The Governor Raghuram Rajan-led RBI’s tone shifted to being more balanced and markets are likely to take it as a hint of the first rate cut being as early as mid-January 2015. However, we expect the RBI to cut rates in March only after factoring in (1) the Union Budget in end-February and (2) clarity on the disinflationary impulses after the base effects diminish. We factor in 50-75 bps of repo rate cuts in CY2015 based on our estimate that inflation will likely hover around 6% for most part of CY2015. We expect 10-year yields to range at 7.50-8.00% in CY2015 after factoring in the repo rate cuts.
When? First rate cut more likely after Union Budget
The RBI’s statement “… a change in the monetary policy stance is likely early next year, including outside the policy review cycle…” effectively opens up the timing of the first rate cut to a wide window of mid-January (after December inflation release) and early-April (scheduled policy meeting). If an out-of-the-turn policy rate decision is indeed likely, we expect the first rate cut to be in March 2015 after the fiscal aspect is factored in from the Union Budget. Clarity will also emerge on the disinflationary trends through December and January prints, which will enable the RBI to start a rate-cut cycle on a more concrete ground. We think that an earlier cut in January will be likely if the December inflation print is significantly lower than the RBI’s expectation (~5.5%), implying higher-than-expected disinflationary impulses. However, as a central bank starting out on a new monetary policy framework, the RBI will likely want to be sure of the trajectory and be late rather than risk reversals in policy stance.

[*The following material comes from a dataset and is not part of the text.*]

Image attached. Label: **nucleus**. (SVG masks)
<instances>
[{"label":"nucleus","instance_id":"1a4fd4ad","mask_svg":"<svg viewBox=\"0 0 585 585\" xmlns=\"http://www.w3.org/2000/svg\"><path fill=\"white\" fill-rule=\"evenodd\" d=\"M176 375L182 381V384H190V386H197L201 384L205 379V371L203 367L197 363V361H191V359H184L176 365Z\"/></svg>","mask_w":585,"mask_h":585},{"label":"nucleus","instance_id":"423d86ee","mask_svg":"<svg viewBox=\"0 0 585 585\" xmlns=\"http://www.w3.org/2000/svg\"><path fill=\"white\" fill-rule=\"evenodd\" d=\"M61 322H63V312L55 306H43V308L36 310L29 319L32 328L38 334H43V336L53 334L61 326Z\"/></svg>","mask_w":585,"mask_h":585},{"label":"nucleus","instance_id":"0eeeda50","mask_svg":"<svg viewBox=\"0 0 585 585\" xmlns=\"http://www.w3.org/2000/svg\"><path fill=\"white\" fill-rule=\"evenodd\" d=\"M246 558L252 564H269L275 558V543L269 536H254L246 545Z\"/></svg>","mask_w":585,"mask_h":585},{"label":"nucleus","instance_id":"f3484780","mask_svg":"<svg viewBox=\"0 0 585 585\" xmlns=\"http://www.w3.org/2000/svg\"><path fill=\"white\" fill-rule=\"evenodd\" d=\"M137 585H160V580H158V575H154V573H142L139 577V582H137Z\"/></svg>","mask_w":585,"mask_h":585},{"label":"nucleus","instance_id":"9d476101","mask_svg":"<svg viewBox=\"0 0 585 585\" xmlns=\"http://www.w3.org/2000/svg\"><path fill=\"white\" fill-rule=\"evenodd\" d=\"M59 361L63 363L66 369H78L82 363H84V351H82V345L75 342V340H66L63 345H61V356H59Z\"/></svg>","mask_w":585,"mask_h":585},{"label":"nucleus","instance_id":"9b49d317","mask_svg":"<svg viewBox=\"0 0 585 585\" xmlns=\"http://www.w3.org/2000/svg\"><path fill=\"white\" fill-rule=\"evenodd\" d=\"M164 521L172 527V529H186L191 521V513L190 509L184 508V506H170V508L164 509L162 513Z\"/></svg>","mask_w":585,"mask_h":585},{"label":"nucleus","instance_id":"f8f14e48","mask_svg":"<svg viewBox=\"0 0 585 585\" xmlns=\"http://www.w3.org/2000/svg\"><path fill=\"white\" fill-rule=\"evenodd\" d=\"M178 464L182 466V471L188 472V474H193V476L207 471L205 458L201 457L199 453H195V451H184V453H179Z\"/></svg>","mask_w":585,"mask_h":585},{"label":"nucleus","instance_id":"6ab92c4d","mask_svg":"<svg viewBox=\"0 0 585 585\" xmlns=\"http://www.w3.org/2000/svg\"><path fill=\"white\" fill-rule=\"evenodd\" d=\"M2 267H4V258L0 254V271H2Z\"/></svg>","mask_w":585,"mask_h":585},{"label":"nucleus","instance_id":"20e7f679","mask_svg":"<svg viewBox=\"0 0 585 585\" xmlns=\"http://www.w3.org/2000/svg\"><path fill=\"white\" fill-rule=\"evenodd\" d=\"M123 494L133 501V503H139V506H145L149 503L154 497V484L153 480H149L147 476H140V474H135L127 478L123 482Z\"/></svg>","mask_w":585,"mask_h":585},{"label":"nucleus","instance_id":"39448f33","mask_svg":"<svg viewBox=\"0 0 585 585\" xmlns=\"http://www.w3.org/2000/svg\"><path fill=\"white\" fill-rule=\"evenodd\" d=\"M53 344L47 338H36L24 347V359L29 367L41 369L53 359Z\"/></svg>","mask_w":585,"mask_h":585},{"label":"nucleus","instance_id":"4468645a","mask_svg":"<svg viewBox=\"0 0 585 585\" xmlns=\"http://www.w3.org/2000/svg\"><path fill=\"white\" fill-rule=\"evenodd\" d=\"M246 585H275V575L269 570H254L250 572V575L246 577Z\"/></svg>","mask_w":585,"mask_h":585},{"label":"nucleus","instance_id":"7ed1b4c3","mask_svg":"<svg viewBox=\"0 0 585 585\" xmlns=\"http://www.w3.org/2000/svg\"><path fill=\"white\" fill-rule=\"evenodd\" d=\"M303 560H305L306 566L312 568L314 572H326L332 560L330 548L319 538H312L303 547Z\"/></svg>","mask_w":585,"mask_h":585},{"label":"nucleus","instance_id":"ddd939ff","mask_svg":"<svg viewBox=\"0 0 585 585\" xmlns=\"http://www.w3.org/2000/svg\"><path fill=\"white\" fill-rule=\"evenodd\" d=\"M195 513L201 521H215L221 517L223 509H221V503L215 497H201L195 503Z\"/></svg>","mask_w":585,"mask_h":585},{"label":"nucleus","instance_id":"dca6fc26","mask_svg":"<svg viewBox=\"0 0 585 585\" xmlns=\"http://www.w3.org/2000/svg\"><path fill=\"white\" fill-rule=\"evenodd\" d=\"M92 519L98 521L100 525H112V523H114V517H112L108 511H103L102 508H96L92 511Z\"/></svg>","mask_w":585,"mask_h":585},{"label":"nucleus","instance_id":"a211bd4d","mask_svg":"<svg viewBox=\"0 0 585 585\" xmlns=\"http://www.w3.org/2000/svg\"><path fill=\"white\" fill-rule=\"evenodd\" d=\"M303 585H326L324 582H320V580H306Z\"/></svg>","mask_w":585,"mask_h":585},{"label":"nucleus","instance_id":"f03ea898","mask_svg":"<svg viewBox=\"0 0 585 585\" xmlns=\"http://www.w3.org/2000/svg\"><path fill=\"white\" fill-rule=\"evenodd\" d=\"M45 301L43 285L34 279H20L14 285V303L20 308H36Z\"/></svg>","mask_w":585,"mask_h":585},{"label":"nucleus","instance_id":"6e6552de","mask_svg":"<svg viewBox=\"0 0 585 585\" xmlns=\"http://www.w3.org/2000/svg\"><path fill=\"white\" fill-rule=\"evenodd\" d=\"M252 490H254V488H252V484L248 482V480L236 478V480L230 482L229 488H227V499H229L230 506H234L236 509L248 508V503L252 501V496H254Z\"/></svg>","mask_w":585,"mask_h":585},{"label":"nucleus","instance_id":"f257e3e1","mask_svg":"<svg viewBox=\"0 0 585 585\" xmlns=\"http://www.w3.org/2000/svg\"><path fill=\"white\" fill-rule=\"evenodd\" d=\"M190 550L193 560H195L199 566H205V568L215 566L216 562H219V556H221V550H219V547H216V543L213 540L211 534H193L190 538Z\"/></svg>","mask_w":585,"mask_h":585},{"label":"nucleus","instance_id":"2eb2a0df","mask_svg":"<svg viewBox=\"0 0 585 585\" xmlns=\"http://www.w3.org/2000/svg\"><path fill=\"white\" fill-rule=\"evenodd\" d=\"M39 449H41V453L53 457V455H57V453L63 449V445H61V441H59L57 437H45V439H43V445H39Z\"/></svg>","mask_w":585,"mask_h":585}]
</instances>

Why? Disinflationary impulses beyond base effects will drive rate cut conviction
The inflation-based decision to cut repo rate will be driven by (1) sustainability of disinflationary impulses and (2) achieving the glide into the 6% even after rate cuts. These two conditions will receive greater attention over next 2-3 months, a period when the base effect-related drops in inflation will be over and also when some seasonal uptick in vegetable prices could be expected. The consequent changes in the public’s inflation expectations will remain a major input for the RBI as it decides the timing of the interest rate reduction. While the short-term drivers of inflation like commodity prices (global aspect) and minimum support prices (domestic aspect) remain comfortable, the long-term drivers like rural wages and structural frictions (hoarding, storage and logistics) will be important for sustained retail inflation of 4% (+/-) 2%.
How much? 50-75 bps over next one year
We note that the supply-side responses of an investment pick-up to interest rate reductions could continue to be muted. This is because we need an overall strong demand from domestic and external sources to clear out the excess capacities that are present in the economy. Apart from this, the RBI alludes to the fact that the pace of revival of stalled projects is still slow. The above argument implies that India’s potential growth rate will take a relatively long time to rise. The risk that the RBI runs is to cut the interest rates too deep and rekindle domestic demand much more sharply than the supply-side dynamics.
We expect that the RBI would be open to just a 50-75 bps cut in repo rate in CY2015. Further, in our opinion, the probability that the cuts will be delivered in equal doses of 25 bps is much higher. This is because as per the current inflation projection of the RBI “over the next 12-month… inflation is expected to retain some momentum and hover around 6%”.